The Society for Maternal-Fetal Medicine recommend routine cervical length screening for pregnant women with a history of preterm labor or delivery.
If a clinician thinks that a woman may have a short cervix, they may begin checking the length via transvaginal ultrasound between weeks 16 and 20. If a woman has a history of preterm labor or short cervix diagnosis, they may begin the checks even earlier.
If the cervix is less than 25 mm long (about 1 inch), doctors generally consider it to be short. However, some doctors use different standards, and they may consider a length of 20–30 mm to be short.
Overall, it is important for anyone with a history of preterm labor or a short cervix to let their doctor know.
There are generally two treatment options for a short cervix.
For some women, a doctor may recommend a cerclage. This is a stitch in the cervix that reinforces it, reducing the risk of pregnancy loss or preterm labor.
Doctors advise against cerclage for women with twin or other multiple pregnancies.
A cerclage works best when a doctor performs it in early pregnancy. Most doctors will not carry out the procedure after 23 weeks.
A 2017 review of 15 studies concluded that — while cerclage reduces the risk of preterm birth in women at high risk — it is still unclear whether other options may be more effective, particularly vaginal progesterone.

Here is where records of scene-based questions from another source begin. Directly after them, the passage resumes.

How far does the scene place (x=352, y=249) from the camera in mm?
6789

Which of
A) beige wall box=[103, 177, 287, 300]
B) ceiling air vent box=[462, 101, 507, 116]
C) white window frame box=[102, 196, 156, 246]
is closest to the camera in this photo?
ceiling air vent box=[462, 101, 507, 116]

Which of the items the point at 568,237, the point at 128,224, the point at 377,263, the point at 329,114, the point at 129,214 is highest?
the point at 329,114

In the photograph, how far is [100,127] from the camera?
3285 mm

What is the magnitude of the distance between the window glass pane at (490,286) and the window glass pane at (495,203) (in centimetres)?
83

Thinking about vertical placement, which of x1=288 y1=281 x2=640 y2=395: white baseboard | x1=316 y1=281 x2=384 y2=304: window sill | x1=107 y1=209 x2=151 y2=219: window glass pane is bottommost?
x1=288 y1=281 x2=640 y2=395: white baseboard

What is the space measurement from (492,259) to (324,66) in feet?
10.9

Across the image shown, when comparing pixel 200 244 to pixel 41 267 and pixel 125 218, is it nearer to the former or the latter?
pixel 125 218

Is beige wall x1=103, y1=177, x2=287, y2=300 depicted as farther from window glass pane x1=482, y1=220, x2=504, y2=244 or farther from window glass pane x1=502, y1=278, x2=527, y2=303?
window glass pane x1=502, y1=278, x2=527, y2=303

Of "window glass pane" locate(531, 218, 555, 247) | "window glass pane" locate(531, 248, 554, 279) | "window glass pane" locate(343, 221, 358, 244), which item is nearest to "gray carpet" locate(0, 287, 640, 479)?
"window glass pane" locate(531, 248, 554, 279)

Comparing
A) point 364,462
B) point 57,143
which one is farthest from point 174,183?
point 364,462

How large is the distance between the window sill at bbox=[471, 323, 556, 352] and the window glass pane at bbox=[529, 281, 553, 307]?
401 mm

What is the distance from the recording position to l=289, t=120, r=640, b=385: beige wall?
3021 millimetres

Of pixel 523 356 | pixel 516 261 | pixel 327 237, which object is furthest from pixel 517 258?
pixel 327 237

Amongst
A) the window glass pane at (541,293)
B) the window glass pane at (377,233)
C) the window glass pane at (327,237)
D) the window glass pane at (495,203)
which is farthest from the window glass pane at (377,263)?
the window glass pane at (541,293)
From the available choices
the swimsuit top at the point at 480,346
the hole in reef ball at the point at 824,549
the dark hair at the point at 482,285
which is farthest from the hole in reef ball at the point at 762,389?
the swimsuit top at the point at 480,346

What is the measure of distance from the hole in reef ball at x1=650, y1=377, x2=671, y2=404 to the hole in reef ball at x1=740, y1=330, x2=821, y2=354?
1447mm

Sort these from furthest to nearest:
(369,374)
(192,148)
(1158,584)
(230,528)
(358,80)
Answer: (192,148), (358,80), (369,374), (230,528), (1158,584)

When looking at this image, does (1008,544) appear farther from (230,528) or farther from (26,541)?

Vaginal progesterone can be administered with suppositories or injections. A doctor may, for example, recommend suppositories for a woman who has a short cervix but no history of preterm delivery.
According to a 2013 study, vaginal progesterone reduces the risk of delivering before 33 weeks by 44%.
It may not be possible to tell why the cervix is shorter than average.
Some risk factors for a short cervix and cervical insufficiency include:
- malformations of the uterus, such as having a uterus that is split into two sections
- past surgery on the cervix
- injuries to the uterus or cervix during a previous delivery
- inflammation or infection of the cervix or vagina
- pregnancies that are very close together
Women who have experienced previous premature delivery have a higher risk of future premature deliveries.
Most women do not know the length of their cervixes. It may be a good idea for women with a history of preterm labor, cervical injury, or late pregnancy loss to have the length checked.
Every pregnant woman should speak with a doctor about their individual risk factors.
Anyone who feels anxious about the potential for preterm delivery can request a transvaginal cervical measurement, even if they have no risk factors.
Pregnant women with short cervixes should seek medical attention if:
- They have bleeding from the vagina.
- They have symptoms of labor, such as contractions.
- They notice fluid leaking from the vagina.
- The fetus stops moving or moves less frequently.
If it is not possible to get in touch with the doctor or see them that day, visit an emergency room.
Treatment for a short cervix is most effective if it begins before 24 weeks of pregnancy.
Pregnant women who receive this treatment often have uncomplicated pregnancies and delivery.
Even when a woman goes into premature labor, progesterone or cerclage may still delay labor by several weeks, giving the fetus more time to develop. This decreases the risk of complications.